Global South’s blueprint for climate leadership
In Belém, over 100 hectares of forest were cleared for new infrastructure, reflecting the cost of hosting a climate summit in the rainforest. This balance between growth and stewardship defines the South’s new approach to climate leadership.
The Andaman and Nicobar Islands, India’s most climate-vulnerable territories, exemplify this transformation. Rising seas threaten indigenous communities, while the islands’ 80 per cent forest cover and blue carbon ecosystems position them as critical natural assets in India’s climate strategy. India has emerged as a pivotal voice in this Southern coalition. The country’s National Hydrogen Mission and commitment to 500 GW of non-fossil electricity capacity by 2030 demonstrate that climate ambition need not wait for perfect finance; it can be built on determination and South-South collaboration.
For India, climate vulnerability is not abstract. The Andaman and Nicobar Islands face a projected sea-level rise of up to 60-110 cm by 2100, threatening not only infrastructure but the homeland of indigenous tribes like the Nicobarese and Great Andamanese. These islands also hold extensive mangroves and seagrass beds that sequester carbon far more efficiently than terrestrial forests, a blue carbon asset that could anchor India’s climate-finance negotiations if properly valued and protected.
Across the South, countries are co-creating frameworks for the next generation of climate governance. Brazil’s new carbon-market law blends regulated and voluntary systems, while India and Indonesia are advancing renewable transitions. These moves signal a shift in leverage. The South is no longer just following climate rules; it is helping write them. The April 2025 Brazil-India Climate Dialogue, which mapped cooperation on green hydrogen, energy storage, and the circular economy, shows how shared experience becomes shared capability. This collaboration extends to technology, the decisive frontier of climate ambition.
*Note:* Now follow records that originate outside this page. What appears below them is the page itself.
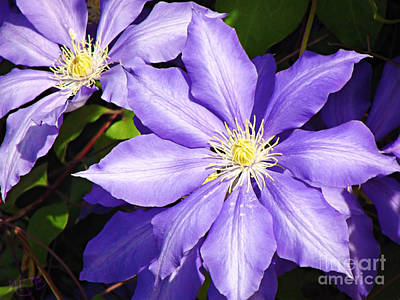 Pretty Purple Clematis Art Print by Mindy Bench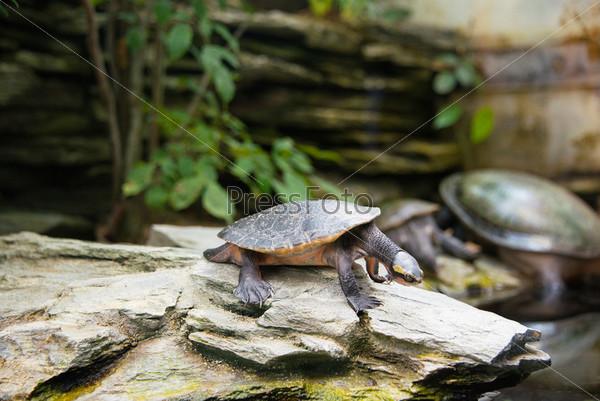 Черепаха медленно идет через поле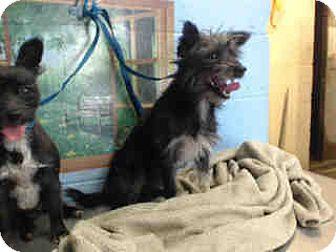 Cairn Terrier/Terrier (Unknown Type, Small) Mix Dog for adoption in San Bernardino, California - URGENT ON 10/20 San Bernardino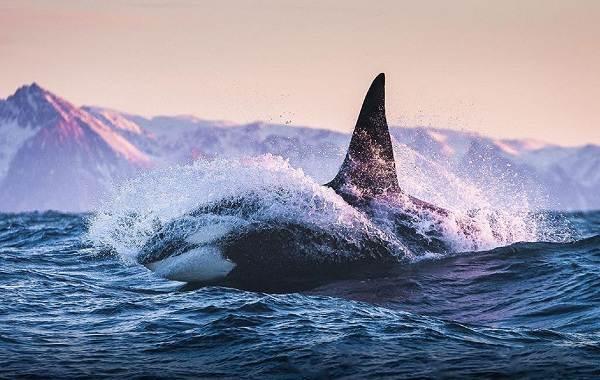Касатка-кит-Описание-особенности-виды-образ-жизни-и-среда-обитания-касатки-6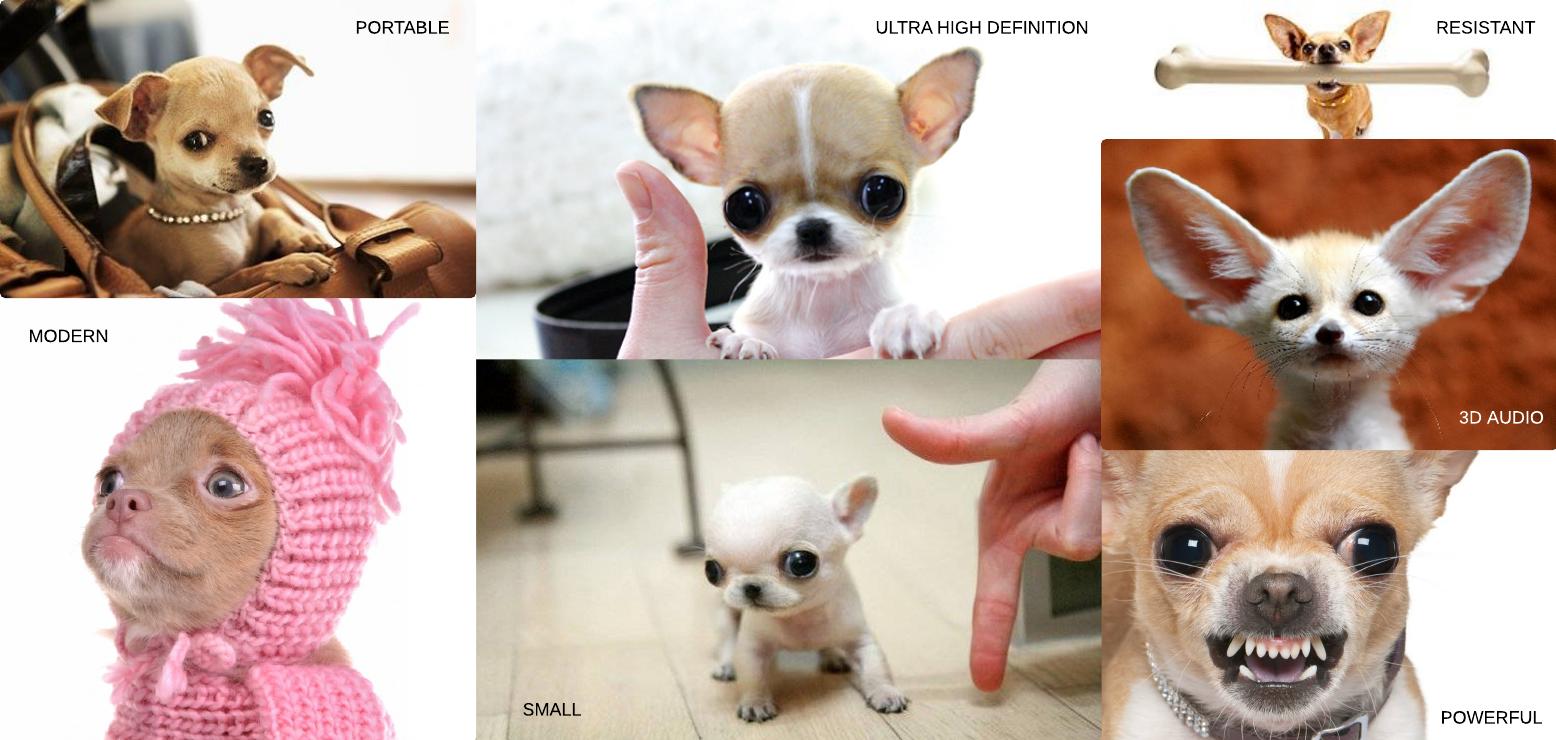 Chihuahua VR box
What is emerging is less a call for aid than a design for autonomy. Brazil has halved deforestation since 2023, India is adding 22 GW of renewables, and Indonesia aims for 35 per cent renewable electricity by 2034. Brazil’s proposed $125 billion Tropical Forests Forever Facility captures both promise and risk. Hailed as a breakthrough in valuing ecosystem services, it also raises concerns over commercialisation and local exclusion.
Brazil, after its G20 presidency and now after hosting COP 30, has already used its convening power to advance debates on global tax reform and the restructuring of development banks. Meanwhile, India’s renewable energy transformation and Indonesia’s commitment to a just transition demonstrate that climate leadership can be inclusive, growth-oriented, and grounded in regional realities.
Looking toward and beyond the Andaman
COP 30 marked more than a summit. It signalled a tectonic shift in climate diplomacy. The paradigm has shifted from North-led prescription to South-driven innovation, from aid dependency to collaborative autonomy, from pledges to delivery. The tripling of adaptation finance and the Belém Health Action Plan represent tangible wins, yet the absence of a fossil fuel phaseout underscores unfinished business. What emerges is a new climate architecture where countries like Brazil, India, and Indonesia aren’t waiting for permission to lead; they’re building renewable capacity, halving deforestation, and creating carbon markets on their own terms.
For India specifically, this paradigm shift opens strategic possibilities: Leveraging the Andaman Islands’ blue carbon assets in climate negotiations, channelling adaptation finance toward coastal resilience, and positioning Indian green technology at the centre of a multi-trillion-dollar global transition.
As climate diplomacy pivots from Belém to future gatherings, perhaps one day in the Andaman, the measure of success will be clear: not the eloquence of Northern commitments, but the tangible impact of Southern solutions. The paradigm has shifted. Now comes the test of whether shifted paradigms can shift temperatures.